HTCondor Project List Archives



[Date Prev][Date Next][Thread Prev][Thread Next][Date Index][Thread Index]

Re: [Condor-devel] Thoughts on cgroups-enabling Condor



On 01/04/2011 06:37 PM, Brian Bockelman wrote:

On Jan 4, 2011, at 5:00 PM, Alain Roy wrote:

Hi Brian,

I have one small question about cgroups. From the documentation you pointed at, I see:

Any single subsystem (such as cpu) can be attached to at most one hierarchy.
As a consequence, the cpu subsystem can never be attached to two different hierarchies.

Does this mean that if Condor uses (for example) the cpuacct subsystem to do process accounting, it will be hard or impossible for other programs on the same system to also do process accounting? Is there currently any common usage of cgroups that would interfere with Condor using it?



Each process can be in at most one cgroup per subsystem at a time (note that cgroups can be hierarchical).  So, you can have membership in /foo and /foo/bar, but not /foo and /bar for a given subsystem.  A single cgroup can have one or more subsystems associated with it - hence, you can be in /foo for cpuacct and /bar for memory.

So, if condor wanted to have a single cgroup named "/condor_<jobid>", then we could possibly step on toes.  I was thinking we could have Condor use a configurable prefix and place jobs in $PREFIX/condor_<jobid>.  So, I can put all my Condor-based processes in /jobs/condor_<jobid>, but keep my super-critical hadoop daemon processes in /daemons/hadoop.

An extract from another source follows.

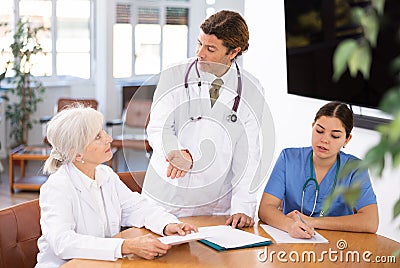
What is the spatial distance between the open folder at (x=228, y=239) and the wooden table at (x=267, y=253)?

I have two reasonable cgroups use cases in mind that would conflict with having Condor use cgroups for process accounting:

1) Have a subset of Condor process family in one hierarchy and a different subset in a separate hierarchy. Let's say I want to measure all the time spent in cmsRun executables, so I configure the cgred (cgroups rule daemon) service to put all processes named cmsRun in their own cgroup and all other processes somewhere else.
2) Have cgred configured so cgroups are changed based on ownership.  I.e., put all students in the /students group and all faculty in the /faculty group.

So, you can configure your system such that cgroups are fallible.  This is why I propose to use them to strengthen the process accounting, but keeping the existing mechanisms.  The procd will consider the fact one is in the $PREFIX/condor_<jobid>  cgroup as one of many criteria for being in a process family (others are dedicated accounts, tracking GIDs, env var cookies, process parentage).

Are these common usages of cgroups?  For interactive nodes possibly, but I'd be somewhat surprised to see them on batch nodes.  Overall though, they're such a new feature that I bet any true conflicting usage is going to be from some use case I've completely overlooked.

Because that's how it always works.

Brian

Indeed true. The facilities for using cgroups are still evolving. There may be some opportunity here for us to explore recommended hierarchies to allow components like Condor and cgred to cooperate without integrating. Though, when I last looked at libcgroup, it really seemed to want to own the full hierarchy. It would be worthwhile looking into how a libcq managed system can have a portion of the hierarchy managed by Condor, for at least accounting and life-cycle purposes.

Best,


matt